I'll give you a place in the story."
And for the briefest moment… the Sleeper paused.
The ink around it shimmered.
It almost looked like it was listening.
---
The Name We Give the Void
The Sleeper hung suspended above the collapsing Garden, its endless form quivering like a canvas unsure of the first brushstroke.
It was no longer simply erasing; it was watching.
Oscar lowered the quill.
The ink still hovered in the air around him tiny galaxies waiting for their names.
"You've never been called anything, have you?" he whispered.
The Sleeper's reply came as a ripple, not in words but in emotion: confusion, fear, hunger.
Origin stepped closer, her flame dim but steady.
"Oscar… if you give it a name, you give it existence."
Oscar's gaze hardened.
"Everything deserves at least that much."
The Sleeper's formless shadow brushed against Lyra's thoughts.
She staggered, memories flickering of the time she first grasped a blade, the taste of her mother's bread, the fear of the first dungeon.
She gasped.
"It's… taking my life, piece by piece."
Oscar turned sharply.
"Then give it something else to hold. Something you choose to share."
With trembling hands, Lyra closed her eyes and began to speak:
"My name is Lyra.
I once believed my story was only about killing to survive.
But now… I know my story is about protecting what sings in the dark."
The Sleeper paused.
It's shifting void shivered like ink meeting fire.
Origin raised her flame, pressing it to the Draft.
Her voice carried the weight of centuries:
"I am Origin. I have been a god, a judge, a liar, and a mother of stories I did not understand.

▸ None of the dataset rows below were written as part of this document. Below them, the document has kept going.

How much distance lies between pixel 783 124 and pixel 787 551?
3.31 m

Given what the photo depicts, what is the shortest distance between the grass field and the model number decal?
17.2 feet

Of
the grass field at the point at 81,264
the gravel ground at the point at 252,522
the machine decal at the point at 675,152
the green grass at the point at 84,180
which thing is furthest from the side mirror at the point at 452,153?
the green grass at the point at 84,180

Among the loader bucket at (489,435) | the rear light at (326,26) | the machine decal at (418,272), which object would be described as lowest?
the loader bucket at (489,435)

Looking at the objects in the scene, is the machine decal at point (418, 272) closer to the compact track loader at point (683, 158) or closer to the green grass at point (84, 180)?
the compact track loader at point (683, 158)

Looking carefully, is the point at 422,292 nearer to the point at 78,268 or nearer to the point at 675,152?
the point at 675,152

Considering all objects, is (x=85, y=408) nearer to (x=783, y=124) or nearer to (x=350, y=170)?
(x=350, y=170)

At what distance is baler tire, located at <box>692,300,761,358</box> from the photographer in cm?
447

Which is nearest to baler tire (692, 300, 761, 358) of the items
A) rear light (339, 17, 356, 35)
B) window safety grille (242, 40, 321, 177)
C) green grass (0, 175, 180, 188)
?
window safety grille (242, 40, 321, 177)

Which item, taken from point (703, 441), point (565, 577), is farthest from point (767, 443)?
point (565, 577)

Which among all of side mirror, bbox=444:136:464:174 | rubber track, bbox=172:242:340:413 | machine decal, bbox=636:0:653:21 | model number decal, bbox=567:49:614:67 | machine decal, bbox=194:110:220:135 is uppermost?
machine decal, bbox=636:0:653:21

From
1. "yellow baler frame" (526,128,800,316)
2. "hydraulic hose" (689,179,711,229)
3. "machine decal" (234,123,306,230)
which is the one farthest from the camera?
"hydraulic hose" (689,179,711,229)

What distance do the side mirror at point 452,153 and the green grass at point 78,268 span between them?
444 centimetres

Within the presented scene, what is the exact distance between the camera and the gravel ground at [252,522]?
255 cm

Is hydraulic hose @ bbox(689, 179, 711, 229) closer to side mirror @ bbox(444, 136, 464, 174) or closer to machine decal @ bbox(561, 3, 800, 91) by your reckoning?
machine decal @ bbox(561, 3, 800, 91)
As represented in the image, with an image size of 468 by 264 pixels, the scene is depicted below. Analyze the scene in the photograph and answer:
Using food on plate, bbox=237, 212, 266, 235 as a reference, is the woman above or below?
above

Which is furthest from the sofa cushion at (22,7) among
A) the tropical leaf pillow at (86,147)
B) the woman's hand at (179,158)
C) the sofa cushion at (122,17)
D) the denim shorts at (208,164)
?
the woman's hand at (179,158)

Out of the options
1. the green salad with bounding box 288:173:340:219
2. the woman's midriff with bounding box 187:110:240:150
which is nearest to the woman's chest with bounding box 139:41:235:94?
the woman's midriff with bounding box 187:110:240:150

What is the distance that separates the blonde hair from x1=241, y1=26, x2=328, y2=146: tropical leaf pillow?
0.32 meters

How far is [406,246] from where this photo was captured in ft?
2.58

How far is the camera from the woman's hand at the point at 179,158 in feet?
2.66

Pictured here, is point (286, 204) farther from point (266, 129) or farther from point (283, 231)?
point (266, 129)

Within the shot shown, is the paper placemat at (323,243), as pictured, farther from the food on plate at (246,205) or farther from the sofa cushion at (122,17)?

But I am here, now, to be more than my mistakes."
The flame sank into the ink, fusing with it, creating lines that glowed like burning constellations.
The Sleeper's surface rippled, as if the first shape of a name was forming like clay being moulded by unseen hands.
Oscar placed the final line.
He spoke not as a hero or author, but as a listener.
"You are not hungry.
You are not nothing.
You are…"
He hesitated. The name had to fit.
The Living Draft pulsed in his hands, whispering countless possibilities.
Finally, he breathed the word:
"Aethryn."
The void trembled violently.
The name echoed through every realm through every unwritten corner of creation.
The Sleeper let out a sound not rage, not pain, but something like a newborn's cry, jagged and unsure.
Where shadows had once spread, fragments of colour began to emerge: the faint gold of memory, the deep blue of longing.
Lyra whispered, astonished:
"It's… changing."
For the first time, a voice small and halting formed from the void:
"I… am?"
Oscar nodded, tears stinging his eyes.
"Yes. You are. And you don't need to destroy it to prove it."
The Garden began to bloom again, petals of light returning as if answering Aethryn's hesitant breath.
But Origin's face was grave.
"Oscar… Do you understand what you've done? A name is not just life. It's power. You've bound the void to the story but also invited it in."
The ink in the Living Draft quivered violently, as though fighting against itself.
The pages split, a second book beginning to form one that wasn't Oscar's.
Aethryn's voice deepened, almost childlike but growing stronger:
"I… want… to write too."
Reality shook as the Garden split in two a divide between the worlds of dreamers and the emerging will of Aethryn.
Lyra grabbed Oscar's hand.
"What now?!"
Oscar stared into the forming void and smiled, though it was laced with exhaustion.
"Now… we see what kind of story it wants to tell."